The Honourable Mr Justice Patten

Case No: CC/2001/APP/0774

WX Investments Limited
Claimant
and
Khalida Begg
Defendant
and
Peter J. Fraser
Part 20 Defendant

Mr. M. Loveday (instructed by Vizard Oldham for the Claimant)

Mr. C. King (instructed by Freeman Box for the Defendant)

Mr. P. Clark (instructed by Plexus Law for the Part 20 Defendant)

Approved Judgment

I direct that pursuant to CPR PD 39A para 6.1 no official shorthand note shall be taken of this Judgment and that copies of this version as handed down may be treated as authentic.
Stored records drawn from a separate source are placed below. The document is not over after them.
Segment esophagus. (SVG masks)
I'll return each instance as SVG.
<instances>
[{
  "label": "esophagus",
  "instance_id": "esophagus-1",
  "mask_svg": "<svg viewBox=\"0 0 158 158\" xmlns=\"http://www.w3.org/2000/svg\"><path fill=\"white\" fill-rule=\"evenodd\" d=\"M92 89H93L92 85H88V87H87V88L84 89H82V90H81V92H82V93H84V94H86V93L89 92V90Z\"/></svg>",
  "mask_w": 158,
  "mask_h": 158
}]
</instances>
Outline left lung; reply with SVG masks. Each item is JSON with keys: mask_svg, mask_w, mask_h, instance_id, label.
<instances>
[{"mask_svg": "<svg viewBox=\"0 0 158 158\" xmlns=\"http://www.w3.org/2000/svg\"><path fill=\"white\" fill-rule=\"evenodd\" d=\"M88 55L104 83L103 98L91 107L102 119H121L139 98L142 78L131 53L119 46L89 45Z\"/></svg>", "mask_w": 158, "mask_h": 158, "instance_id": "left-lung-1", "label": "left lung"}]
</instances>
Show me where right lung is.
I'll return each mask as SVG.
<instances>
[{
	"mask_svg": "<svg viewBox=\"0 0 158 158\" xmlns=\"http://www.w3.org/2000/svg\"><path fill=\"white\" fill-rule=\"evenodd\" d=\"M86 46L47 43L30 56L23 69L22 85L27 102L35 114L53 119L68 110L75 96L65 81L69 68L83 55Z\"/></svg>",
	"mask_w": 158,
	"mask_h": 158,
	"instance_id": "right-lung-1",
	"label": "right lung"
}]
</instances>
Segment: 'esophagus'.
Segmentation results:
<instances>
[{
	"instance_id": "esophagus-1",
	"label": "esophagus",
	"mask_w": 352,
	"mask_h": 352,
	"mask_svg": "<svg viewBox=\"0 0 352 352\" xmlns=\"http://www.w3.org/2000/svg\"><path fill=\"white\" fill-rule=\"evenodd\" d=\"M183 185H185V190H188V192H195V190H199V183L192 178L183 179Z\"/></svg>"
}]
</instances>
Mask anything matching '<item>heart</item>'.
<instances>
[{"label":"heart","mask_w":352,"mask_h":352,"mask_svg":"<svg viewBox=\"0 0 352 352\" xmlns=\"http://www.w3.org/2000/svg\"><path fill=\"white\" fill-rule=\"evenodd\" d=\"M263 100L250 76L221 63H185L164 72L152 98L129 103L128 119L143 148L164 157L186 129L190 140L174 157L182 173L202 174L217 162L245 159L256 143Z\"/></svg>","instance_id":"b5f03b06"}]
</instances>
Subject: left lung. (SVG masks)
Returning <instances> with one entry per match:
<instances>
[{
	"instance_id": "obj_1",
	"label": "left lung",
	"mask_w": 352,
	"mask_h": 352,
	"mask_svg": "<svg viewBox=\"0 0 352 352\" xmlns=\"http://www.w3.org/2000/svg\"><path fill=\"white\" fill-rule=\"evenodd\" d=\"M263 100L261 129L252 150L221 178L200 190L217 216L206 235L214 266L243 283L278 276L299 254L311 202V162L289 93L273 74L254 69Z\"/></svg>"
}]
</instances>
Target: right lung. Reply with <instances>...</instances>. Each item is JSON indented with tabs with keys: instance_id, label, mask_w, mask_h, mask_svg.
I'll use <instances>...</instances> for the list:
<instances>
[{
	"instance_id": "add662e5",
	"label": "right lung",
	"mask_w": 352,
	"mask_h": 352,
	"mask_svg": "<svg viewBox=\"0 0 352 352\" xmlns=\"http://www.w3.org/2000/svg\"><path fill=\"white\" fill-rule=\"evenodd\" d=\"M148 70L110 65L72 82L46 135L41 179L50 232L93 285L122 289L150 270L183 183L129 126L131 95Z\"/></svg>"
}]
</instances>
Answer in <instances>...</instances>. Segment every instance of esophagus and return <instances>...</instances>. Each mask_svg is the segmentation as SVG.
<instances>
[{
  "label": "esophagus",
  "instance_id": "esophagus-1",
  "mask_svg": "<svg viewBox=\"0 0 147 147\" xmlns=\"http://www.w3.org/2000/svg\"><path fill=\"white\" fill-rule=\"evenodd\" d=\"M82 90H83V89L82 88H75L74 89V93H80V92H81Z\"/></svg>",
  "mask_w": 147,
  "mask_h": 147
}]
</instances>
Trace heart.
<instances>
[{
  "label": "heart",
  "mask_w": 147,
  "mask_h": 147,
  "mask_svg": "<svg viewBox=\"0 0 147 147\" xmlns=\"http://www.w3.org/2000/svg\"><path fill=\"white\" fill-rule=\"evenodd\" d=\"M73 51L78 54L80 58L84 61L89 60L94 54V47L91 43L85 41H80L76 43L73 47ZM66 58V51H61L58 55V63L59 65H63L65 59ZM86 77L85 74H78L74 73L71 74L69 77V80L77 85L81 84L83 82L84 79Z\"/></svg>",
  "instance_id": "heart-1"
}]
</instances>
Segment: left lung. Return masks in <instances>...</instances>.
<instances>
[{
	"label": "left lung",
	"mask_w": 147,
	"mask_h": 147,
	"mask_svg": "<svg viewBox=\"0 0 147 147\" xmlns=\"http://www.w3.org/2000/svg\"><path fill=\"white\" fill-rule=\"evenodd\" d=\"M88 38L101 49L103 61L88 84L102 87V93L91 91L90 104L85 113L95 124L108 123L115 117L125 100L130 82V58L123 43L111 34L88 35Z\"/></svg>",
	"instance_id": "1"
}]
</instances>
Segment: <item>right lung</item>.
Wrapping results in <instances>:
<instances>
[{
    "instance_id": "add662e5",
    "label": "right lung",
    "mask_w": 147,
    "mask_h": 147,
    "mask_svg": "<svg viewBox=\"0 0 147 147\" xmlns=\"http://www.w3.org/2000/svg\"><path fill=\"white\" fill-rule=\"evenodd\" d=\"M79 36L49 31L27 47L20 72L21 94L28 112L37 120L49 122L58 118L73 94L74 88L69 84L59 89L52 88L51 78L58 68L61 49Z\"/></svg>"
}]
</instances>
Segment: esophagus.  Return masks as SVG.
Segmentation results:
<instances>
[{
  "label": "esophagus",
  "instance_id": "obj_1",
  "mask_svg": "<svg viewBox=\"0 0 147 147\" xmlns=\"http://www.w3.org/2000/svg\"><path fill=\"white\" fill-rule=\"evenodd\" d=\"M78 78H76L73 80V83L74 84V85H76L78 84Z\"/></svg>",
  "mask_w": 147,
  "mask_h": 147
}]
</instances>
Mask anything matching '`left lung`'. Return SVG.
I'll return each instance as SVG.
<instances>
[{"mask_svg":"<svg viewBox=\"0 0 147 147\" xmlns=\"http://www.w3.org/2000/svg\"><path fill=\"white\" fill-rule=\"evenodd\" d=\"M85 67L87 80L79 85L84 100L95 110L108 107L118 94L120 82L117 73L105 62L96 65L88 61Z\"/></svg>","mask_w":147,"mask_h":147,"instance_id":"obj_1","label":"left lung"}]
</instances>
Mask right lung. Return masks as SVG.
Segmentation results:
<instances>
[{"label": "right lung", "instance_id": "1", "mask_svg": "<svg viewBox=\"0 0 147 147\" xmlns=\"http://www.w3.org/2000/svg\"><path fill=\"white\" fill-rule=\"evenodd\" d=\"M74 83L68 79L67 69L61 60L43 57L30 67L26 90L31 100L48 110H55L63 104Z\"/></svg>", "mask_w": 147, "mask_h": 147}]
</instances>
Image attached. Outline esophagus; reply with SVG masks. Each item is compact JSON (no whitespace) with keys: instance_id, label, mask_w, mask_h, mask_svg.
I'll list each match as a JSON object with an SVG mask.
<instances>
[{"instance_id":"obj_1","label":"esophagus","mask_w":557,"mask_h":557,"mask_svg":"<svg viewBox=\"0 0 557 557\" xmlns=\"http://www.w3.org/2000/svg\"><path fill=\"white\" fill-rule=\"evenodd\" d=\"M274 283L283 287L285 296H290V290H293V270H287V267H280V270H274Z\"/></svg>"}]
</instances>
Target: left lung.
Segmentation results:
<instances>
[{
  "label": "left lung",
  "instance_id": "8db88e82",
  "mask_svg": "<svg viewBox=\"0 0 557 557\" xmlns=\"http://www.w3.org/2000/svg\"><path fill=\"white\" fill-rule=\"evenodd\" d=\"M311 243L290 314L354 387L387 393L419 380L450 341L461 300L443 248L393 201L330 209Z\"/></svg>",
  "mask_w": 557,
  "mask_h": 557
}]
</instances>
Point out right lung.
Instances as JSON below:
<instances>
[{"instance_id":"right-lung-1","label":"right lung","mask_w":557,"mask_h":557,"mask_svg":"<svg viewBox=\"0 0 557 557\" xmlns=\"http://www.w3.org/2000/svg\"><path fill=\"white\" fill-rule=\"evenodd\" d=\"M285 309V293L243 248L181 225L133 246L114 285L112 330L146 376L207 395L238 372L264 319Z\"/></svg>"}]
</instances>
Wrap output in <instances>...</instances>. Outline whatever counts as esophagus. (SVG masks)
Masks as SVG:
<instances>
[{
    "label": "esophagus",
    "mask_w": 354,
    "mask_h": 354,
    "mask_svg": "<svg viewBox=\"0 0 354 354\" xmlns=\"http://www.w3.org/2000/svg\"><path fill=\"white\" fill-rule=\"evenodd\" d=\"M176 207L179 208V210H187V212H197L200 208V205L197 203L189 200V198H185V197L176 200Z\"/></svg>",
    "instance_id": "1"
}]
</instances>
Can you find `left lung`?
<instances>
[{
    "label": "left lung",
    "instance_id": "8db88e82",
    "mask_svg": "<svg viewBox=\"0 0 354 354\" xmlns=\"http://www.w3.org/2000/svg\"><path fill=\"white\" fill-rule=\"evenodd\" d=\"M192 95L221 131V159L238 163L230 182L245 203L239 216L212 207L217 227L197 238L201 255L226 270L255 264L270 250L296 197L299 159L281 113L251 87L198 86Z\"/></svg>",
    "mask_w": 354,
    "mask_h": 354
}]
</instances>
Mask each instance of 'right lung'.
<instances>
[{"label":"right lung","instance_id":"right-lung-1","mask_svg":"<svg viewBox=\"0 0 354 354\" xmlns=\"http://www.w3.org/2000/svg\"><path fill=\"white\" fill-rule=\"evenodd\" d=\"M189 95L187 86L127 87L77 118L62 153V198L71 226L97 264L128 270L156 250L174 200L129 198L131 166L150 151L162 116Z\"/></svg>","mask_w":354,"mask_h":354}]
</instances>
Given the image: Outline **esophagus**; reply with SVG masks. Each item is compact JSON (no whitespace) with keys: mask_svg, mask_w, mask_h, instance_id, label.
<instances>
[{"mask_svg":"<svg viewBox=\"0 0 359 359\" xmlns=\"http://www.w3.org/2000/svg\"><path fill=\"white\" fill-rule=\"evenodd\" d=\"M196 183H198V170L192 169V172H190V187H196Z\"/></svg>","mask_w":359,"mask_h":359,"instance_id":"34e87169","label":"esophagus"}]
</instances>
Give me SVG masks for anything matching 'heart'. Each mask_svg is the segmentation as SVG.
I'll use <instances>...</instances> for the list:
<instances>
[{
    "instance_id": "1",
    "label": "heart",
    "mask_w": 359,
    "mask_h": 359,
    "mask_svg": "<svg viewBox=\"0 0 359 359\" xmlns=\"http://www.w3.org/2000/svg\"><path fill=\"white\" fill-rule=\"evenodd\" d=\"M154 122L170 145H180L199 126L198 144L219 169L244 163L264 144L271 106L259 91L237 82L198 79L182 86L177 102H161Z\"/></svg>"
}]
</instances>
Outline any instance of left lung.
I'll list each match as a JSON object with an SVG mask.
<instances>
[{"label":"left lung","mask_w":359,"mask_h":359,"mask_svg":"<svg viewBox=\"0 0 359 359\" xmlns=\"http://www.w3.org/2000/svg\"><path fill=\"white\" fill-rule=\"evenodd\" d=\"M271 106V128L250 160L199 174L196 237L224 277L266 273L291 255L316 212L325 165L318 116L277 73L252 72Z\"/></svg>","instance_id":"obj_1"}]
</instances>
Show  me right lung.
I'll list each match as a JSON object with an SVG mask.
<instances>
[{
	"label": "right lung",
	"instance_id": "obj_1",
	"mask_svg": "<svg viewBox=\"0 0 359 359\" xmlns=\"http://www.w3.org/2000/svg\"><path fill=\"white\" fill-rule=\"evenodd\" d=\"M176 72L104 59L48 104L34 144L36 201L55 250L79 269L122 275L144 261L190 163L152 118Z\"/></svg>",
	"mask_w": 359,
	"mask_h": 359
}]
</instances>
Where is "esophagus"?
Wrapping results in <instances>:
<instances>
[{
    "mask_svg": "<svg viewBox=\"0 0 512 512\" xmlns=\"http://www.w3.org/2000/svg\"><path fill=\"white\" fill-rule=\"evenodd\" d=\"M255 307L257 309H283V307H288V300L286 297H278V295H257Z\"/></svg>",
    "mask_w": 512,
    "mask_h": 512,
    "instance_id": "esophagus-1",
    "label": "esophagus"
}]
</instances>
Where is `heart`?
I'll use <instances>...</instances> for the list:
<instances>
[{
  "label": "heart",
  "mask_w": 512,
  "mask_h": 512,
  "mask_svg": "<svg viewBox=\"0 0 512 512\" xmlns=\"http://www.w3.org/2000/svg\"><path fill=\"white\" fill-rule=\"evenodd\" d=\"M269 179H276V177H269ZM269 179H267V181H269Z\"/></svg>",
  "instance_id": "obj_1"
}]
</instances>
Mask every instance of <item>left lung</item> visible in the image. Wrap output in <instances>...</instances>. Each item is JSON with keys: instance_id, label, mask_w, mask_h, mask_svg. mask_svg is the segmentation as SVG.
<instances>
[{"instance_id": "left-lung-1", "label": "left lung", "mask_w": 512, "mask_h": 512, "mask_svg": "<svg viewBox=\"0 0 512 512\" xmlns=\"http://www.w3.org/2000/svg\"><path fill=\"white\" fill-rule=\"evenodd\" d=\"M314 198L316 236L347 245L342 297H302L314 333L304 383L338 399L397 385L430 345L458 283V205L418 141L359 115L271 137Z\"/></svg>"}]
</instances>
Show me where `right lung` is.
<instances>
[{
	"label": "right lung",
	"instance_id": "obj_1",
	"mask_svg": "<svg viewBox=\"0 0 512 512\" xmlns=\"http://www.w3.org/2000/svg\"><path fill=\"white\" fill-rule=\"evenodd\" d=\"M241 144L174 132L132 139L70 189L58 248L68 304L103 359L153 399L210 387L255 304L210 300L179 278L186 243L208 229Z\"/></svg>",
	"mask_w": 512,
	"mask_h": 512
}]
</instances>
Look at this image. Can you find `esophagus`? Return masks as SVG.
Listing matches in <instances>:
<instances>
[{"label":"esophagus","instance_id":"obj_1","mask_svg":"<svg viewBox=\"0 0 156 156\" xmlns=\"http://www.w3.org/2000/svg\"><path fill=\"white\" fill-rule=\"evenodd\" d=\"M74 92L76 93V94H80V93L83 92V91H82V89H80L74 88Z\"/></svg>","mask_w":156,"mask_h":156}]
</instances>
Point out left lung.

The Hon. Mr. Justice Patten

Mr Justice Patten

Mr Justice Patten

Introduction

1

This is an appeal by the Claimant, WX Investments Limited, against the order of His Honour Judge Cowell made in the Central London County Court on 27th April 2001 dismissing its claim in this action. It concerns the rent payable in respect of premises at 123 St. John's Hill, London, SW11. These premises are let to the Defendant, Dr. Khalida Begg, as a doctor's surgery under a lease dated 12th February 1990. The lease was granted for a term of 20 years from and including 25th December 1989 at an annual rent of £15,000 subject to an upwards only review after every fourth year of the term. The rent review clause provides for the landlord to serve on the tenant what is described as a rent notice specifying the amount of the new rent payable with effect from the relevant date of review. The tenant may within 14 days after receipt of this rent notice serve on the landlord a counter notice specifying the rent which the tenant is willing to pay from the review date. If no such counter notice is served within the 14 day period then the rent specified in the landlord's rent notice becomes the rent payable from the review date. If a counter notice is served within the 14 days the lease provides for the parties to attempt to agree the new rent and in the absence of agreement for the rent to be determined by a surveyor acting either as an expert or (if the landlord requests) as an arbitrator. Time is made expressly of the essence in relation to the 14 day period for the service of the counter notice.

2

Clause 6 of the lease provides as follows:

"6. This Deed shall incorporate the provisions as to notices contained in Section 196 of the Law of Property Act 1925 as amended by the Recorded Delivery Service Act 1962."

The lease therefore incorporates into and applies to the provisions of the rent review clause the following parts of s196:

"(3) Any notice required or authorised by this Act to be served shall be sufficiently served if it is left at the last-known place of abode or business in the United Kingdom of the lessee, lessor, mortgagee, mortgagor, or other person to be served, or, in case of a notice required or authorised to be served on a lessee or mortgagor, is affixed or left for him on the land or any house or building comprised in the lease or mortgage, or, in case of a mining lease, is left for the lessee at the office or counting-house of the mine.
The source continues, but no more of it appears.